The Neiswanger Institute for Bioethics at Loyola University

This Product Recall Will Hurt a Lot

Defective heart devices already implanted in lots of folks - devices made by Guidant Corporation, a company soon to be acquired by Johnson & Johnson (unless J&J decides that uh, maybe these guys might be very expensive as a subsidiary...) - are defective, or at least many of them may be, according to recent releases. The devices are internal defibrilators, and the problem is that they can short-circuit when they are called on to restore cardiac rhythym. If they do, you can die.

Writes the Times:

Guidant did not tell doctors for over three years about the electrical flaw in one model, the Ventak Prizm 2 DR Model 1861, that it has recalled. It also kept selling older versions of it after developing a version not prone to short-circuiting ...

The surgery to replace a defibrillator, which is the size of a pager and is implanted under the skin of the upper chest near the shoulder, takes an hour, and many people go home immediately afterwards. Full recovery takes about 7 to 10 days. But like any surgical procedure, the surgery carries a risk of infection.

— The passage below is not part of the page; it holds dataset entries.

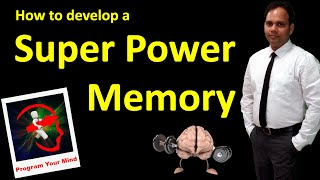 How to develop a Super Memory Power | VED | thumbnail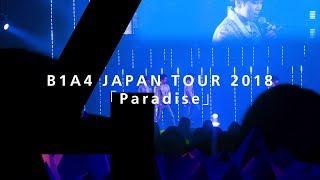 B1A4 JAPAN TOUR 2018「Paradise」ダイジェスト映像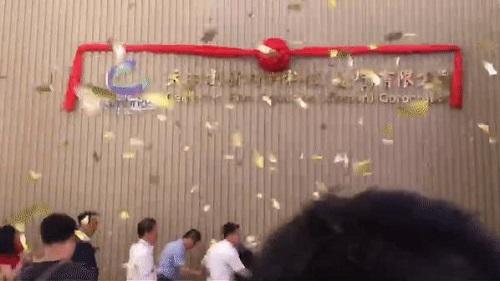 全球最大纳米银生产基地 Cambrios天材(厦门)成立揭牌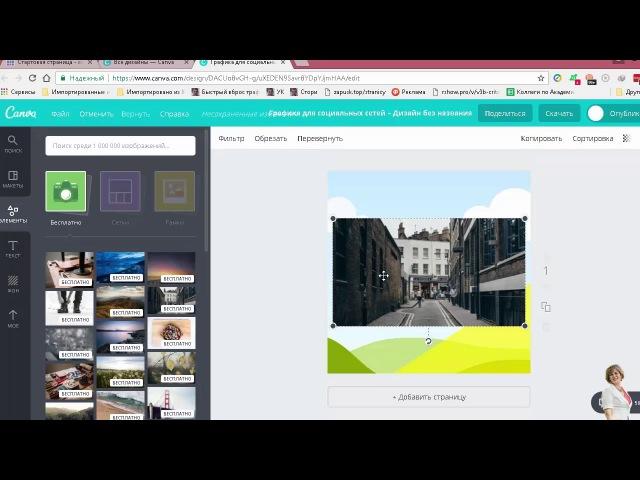 Графический редактор Canva (Канва) - профессиональные возможности для новичков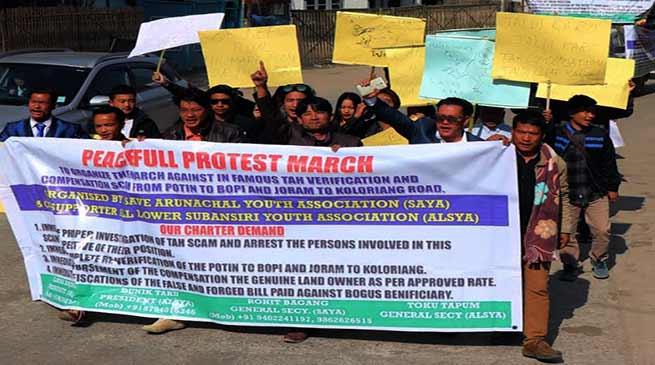 Arunachal: SAYA demand action on TAH land compensation issue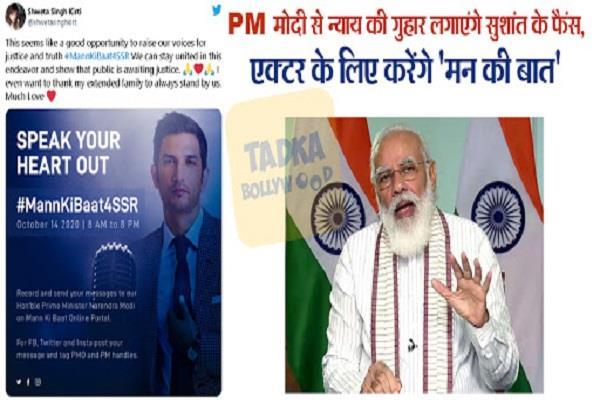 sushant singh rajput fans mann ki baat to pm modi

About 17,000 people, 13,900 of them in the United States, are still implanted with the affected Prizm 2 DR devices, which are those made before April 2002, when Guidant fixed the problem. Another 11,900 people, 6,700 of them in this country, still have the affected Renewal devices, made before last August. The Renewal devices - more complex defibrillators intended for patients with severe heart failure - have pacemaker functions for both sides of the heart.

This isn't the first such device to be recalled. But it is definitely one of the more invasive procedures for removal, and the question of safety trade-off will be enormous, as will the question of who pays for what sort of injury and prevention.